Quick Kick's final appearance was issue #109. Several Joes, including Quick Kick, are captured by Cobra during a mission in Trucial-Abysmia. A misinterpreted order from Cobra Commander leads the Crimson Twins into thinking they are now obligated to have the Joes killed. Noting their reluctance, a S.A.W.-Viper steps up to volunteer for the task. He first kills the medic, Doc, then opens fire on the subdued, captured Joes, killing Thunder and Heavy Metal. A well-aimed knife, previously hidden, allows the survivors to escape. They steal a Cobra Rage tank. Cobra forces pursue and destroy the tank, killing Quick Kick, Breaker, and Crazylegs.

===Devil's Due===
Quick Kick is seen in a photo in Snake Eyes' home in the first issue of the Devil's Due series. He receives a profile in the Battlefiles Sourcebook. Even though this is not shown, it is implied Quick-Kick's name is part of the memorial to deceased Joes located at Arlington National Cemetery.

===Action Force===
Quick Kick appears in many issues of the alternate continuity 'Marvel UK' series "Action Force". He rescues his friends from imprisonment on the Argent Oil Platform, a move that fits into Destro's plans to publicly discredit 'Action Force'.

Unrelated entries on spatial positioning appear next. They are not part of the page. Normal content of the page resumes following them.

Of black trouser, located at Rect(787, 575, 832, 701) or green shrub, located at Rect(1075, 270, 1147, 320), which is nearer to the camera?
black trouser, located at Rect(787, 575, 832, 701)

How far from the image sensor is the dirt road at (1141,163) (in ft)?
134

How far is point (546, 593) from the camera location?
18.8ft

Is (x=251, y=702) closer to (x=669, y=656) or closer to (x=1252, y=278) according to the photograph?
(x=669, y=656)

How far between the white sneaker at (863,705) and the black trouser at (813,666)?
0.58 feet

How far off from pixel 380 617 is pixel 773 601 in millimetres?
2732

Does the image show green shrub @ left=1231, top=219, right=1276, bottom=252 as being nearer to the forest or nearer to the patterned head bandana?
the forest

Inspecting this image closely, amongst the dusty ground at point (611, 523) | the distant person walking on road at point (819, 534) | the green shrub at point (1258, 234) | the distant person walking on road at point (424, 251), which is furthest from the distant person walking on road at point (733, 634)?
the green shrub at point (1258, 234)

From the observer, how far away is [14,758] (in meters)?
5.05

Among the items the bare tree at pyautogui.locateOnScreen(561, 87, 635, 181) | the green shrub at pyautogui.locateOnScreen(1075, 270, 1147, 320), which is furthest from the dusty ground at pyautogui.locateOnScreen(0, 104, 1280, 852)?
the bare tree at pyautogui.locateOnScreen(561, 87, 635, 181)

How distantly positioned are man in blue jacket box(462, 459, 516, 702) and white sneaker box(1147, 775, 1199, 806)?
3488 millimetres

He is the focus of a three-part issue where he defies the team to rescue an old friend from a cult. It turns out the man is a leader of a Cobra splinter group and Quick Kick is forced to take the organization down from the inside. The third part has a secondary story where Quick Kick remembers meeting the Marvel Comics martial artists Iron Fist, Elektra, Batroc the Leaper and Shang Chi. This contradicts regular G.I. Joe continuity as those characters do not exist there.

==Animated series==

===Sunbow===
Quick Kick first appears in the Sunbow G.I. Joe animated series in "The Pyramid of Darkness" mini-series. He is depicted as a karate movie actor filming a commercial for Frozen Fudgy Bars who had been abandoned in the arctic by his director. He saves Alpine and Bazooka from leopard seals, then fights and defeats Storm Shadow. He joins the G.I. Joe Team afterwards and leads them to the Cobra Temple, where he plays a role in their victory by yodeling with Alpine and Bazooka, causing a large rock to fall and destroy a Cobra weapon.

In the episode "Lasers in the Night", Quick Kick finds a girlfriend, a college student named Amber, and protects her from Cobra when she tries to join the Joe team. In the two-part episode "Captives of Cobra", he is one of the Joes whose families are captured and brainwashed by Cobra. Throughout the series, Quick Kick also served as a counterpart to Storm Shadow. In "Cobra Quake", he trains martial arts students in Japan, and is one of the Joes who stop a Cobra plot to use earthquake bombs on Japan. In "Excalibur", he is one of the Joes setting up an anti-Cobra radar system in Britain. Quick Kick breaks his leg in an encounter with Storm Shadow; though it is healed instantly by Spirit, he breaks it again in another confrontation with Storm Shadow.

Quick Kick is featured in one of the series' PSAs, in which he saves a kid falling from a poorly built treehouse and teaches him the importance of planning before doing.

He is voiced by François Chau. All of his appearances in Season 2 are silent.

====G.I. Joe: The Movie====
Quick Kick also appeared briefly in the 1987 animated film G.I. Joe: The Movie. He is part of a unit of Joes led by Roadblock who go after the fleeing Cobra forces after Cobra's first attempt to steal the Broadcast Energy Transmitter (B.E.T.) and become captives of Cobra-La.

==Video games==
Quick Kick is one of the featured characters in the Action Force II computer game.

==Other media==
Quick Kick is mentioned as a 'unique character' in an essay in the non-fiction book 'Integrating English: developing English language and literacy in the multilingual classroom'.